The report aligns with longstanding warnings from ocean conservationists about the overfishing of key species.

Exclusive Access to Research Sparks a Hidden Shift in UK Fish Consumption

The 'big five'—cod, prawns, salmon, tuna, and haddock—are all under severe threat, with some, like cod, facing the risk of extinction within this century.

The Marine Conservation Society (MCS) has long advocated for sustainable alternatives, recommending options such as hake, mussels, farmed trout, anchovies, and saithe (also known as coley).

These species are not only more abundant but also less likely to be overexploited.

For instance, European hake is positioned as a viable replacement for cod, while coley offers a similar texture to haddock when cooked.

Mackerel and herring are suggested as sustainable substitutes for tuna, and farmed Arctic char or rainbow trout are recommended for those seeking alternatives to wild Atlantic salmon.

The MCS further emphasizes the importance of choosing locally sourced and farmed options.

UK-farmed shellfish like oysters, mussels, and king prawns are highlighted as both delicious and environmentally responsible choices.

Similarly, farmed Atlantic halibut is encouraged over wild-caught varieties, which are endangered.

The report also singles out herring from the Irish Sea and North Sea populations as sustainable options, with fishing levels well within safe limits.

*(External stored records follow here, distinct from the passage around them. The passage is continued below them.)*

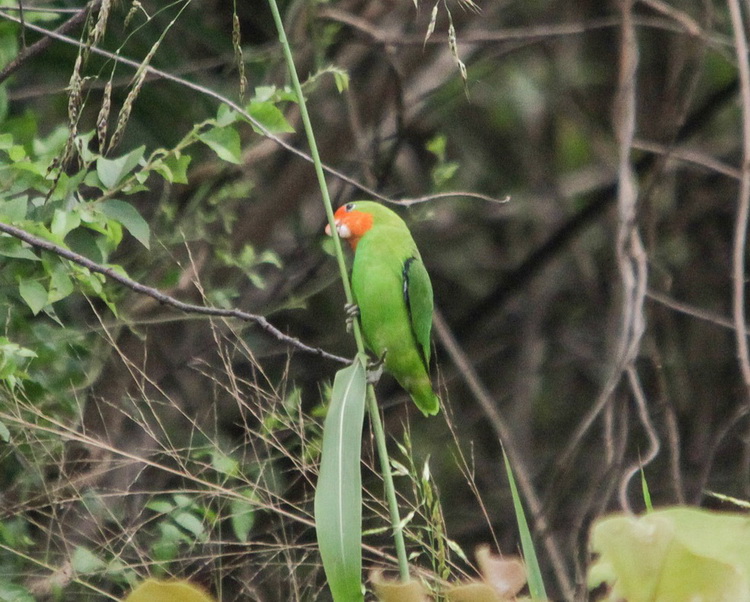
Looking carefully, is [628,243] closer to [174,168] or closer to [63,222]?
[174,168]

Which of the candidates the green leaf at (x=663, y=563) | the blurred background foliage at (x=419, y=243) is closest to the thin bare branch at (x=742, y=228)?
the blurred background foliage at (x=419, y=243)

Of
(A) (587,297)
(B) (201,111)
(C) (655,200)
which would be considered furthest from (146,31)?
(A) (587,297)

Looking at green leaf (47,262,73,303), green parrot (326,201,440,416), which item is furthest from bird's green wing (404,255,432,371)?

Plaice, another North Sea catch, is noted for its booming populations, making it an excellent choice for consumers.

European hake, once in decline, has rebounded due to effective management measures, serving as a 'success story' in marine conservation.

These examples underscore the potential for responsible fishing practices to coexist with economic and ecological resilience, offering a roadmap for a more sustainable future.